La integración

Un análisis entre tantos más.

REFLEXIONES

Mauricio González

6/26/20253 min read

Como Fonoaudiólogo, paso mis días enfocado en una de las capacidades más fundamentales y, a la vez, más complejas del ser humano: la comunicación. Trabajo para construir puentes donde parece haber un abismo, para dar voz a quien lucha por encontrarla y para ayudar a otros a comprender lenguajes que no se expresan solo con palabras. Y es desde esta trinchera, la de la comunicación, que veo el debate sobre la inclusión escolar con una mezcla de esperanza y preocupación.

A lo largo de mi carrera, he aprendido que la palabra "integración" a menudo se queda corta. Integrar, para muchos, significa simplemente poner a un niño o niña con necesidades educativas especiales dentro de un aula regular. Es un acto físico, un cambio de ubicación. Pero yo he visto con mis propios ojos lo que realmente significa: un niño sentado en su pupitre, físicamente presente, pero comunicacionalmente aislado. Una isla en medio de un archipiélago de conversaciones, juegos y susurros que no logra descifrar.

La verdadera inclusión, desde mi perspectiva, es un verbo activo. Es un compromiso. No se trata de dónde está sentado el niño, sino de si puede participar. ¿Puede entender las instrucciones de la profesora, que a menudo son rápidas, largas y llenas de conceptos abstractos? ¿Puede pedir ayuda si no comprende? ¿Sabe cómo iniciar una conversación en el recreo o cómo unirse a un juego sin que sus intentos sean malinterpretados?

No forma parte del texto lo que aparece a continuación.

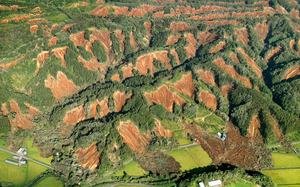 地震で周辺の山一帯が崩れ、山肌が露出していた=2018年9月6日午前7時44分、北海道厚真町、朝日新聞社機から、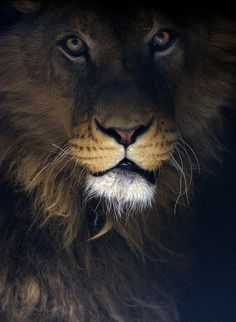 Three lions Ivan, Cornel and Lepa were acquired from the Belgrade Zoo by a private person in 2009, before the Serbian legislation that prohibits possession of dangerous wild animals came into force in 2010. (Reuters)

Mi trabajo no es solo enseñar a un niño a pronunciar la /rr/ o a estructurar una frase. Mi trabajo es darle las herramientas para sobrevivir y prosperar en esa jungla social y comunicativa que es la escuela. Es analizar por qué se bloquea cuando le hacen una pregunta directa, es darle un sistema de comunicación alternativo (como pictogramas o una tablet) para que su voz sea escuchada, es enseñarle a leer esas pistas sociales que para otros son invisibles.

Y aquí es donde la inclusión se convierte en una danza colaborativa. Yo puedo trabajar con un niño en mi consulta una o dos horas a la semana, pero el verdadero escenario de la vida es el aula. Por eso, mi labor más importante es convertirme en un aliado para los docentes. Es sentarme con ellos y "traducir" lo que le ocurre al estudiante. Es decirles: "Cuando él mira hacia el techo, no es que no te preste atención, está procesando la información auditiva que le abruma" o "Prueba a darle las instrucciones de una en una y con apoyo visual, verás cómo su ansiedad disminuye y su participación aumenta".

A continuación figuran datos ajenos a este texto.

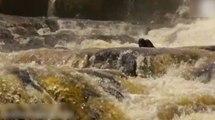 Un homme vient en aide à un singe prit au piège dans une rivière !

He visto la magia ocurrir. He visto a profesores que, con pequeñas adaptaciones, transforman por completo la experiencia de un niño. He visto a compañeros, con un poco de guía, convertirse en los mejores intérpretes y amigos, entendiendo que un amigo no siempre te mira a los ojos o responde de inmediato.

La inclusión real no es una utopía, pero exige más que buenas intenciones. Exige formación, recursos y, sobre todo, un cambio de mentalidad. Requiere que dejemos de pensar en "normalizar" al niño y empecemos a pensar en flexibilizar el entorno para que todos quepan.

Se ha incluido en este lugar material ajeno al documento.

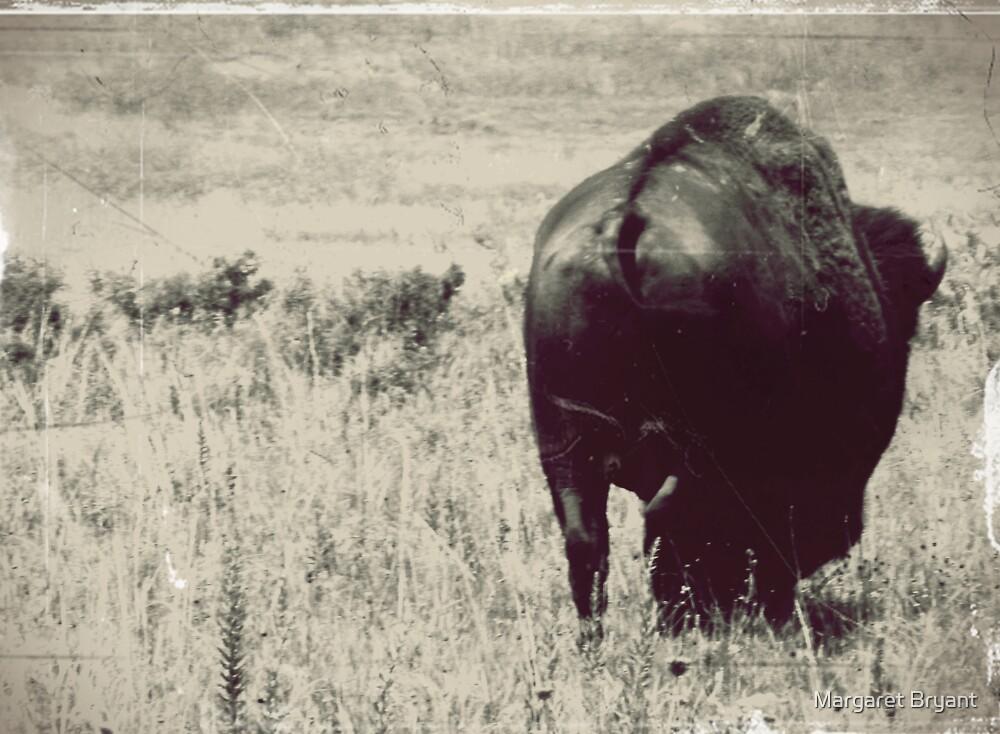 Bison Butt by Margaret Bryant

Mi mayor satisfacción profesional no es un informe de alta con todos los objetivos cumplidos. Es recibir un mensaje de una madre diciendo: "Hoy mi hijo me contó que jugó con un amigo en el recreo". Porque en esa simple frase se resume todo. La comunicación encontró su propósito: la conexión. Y eso, para mí, es la única medida real del éxito de la inclusión. No se mide en pruebas estandarizadas, se escucha en las risas compartidas en el patio.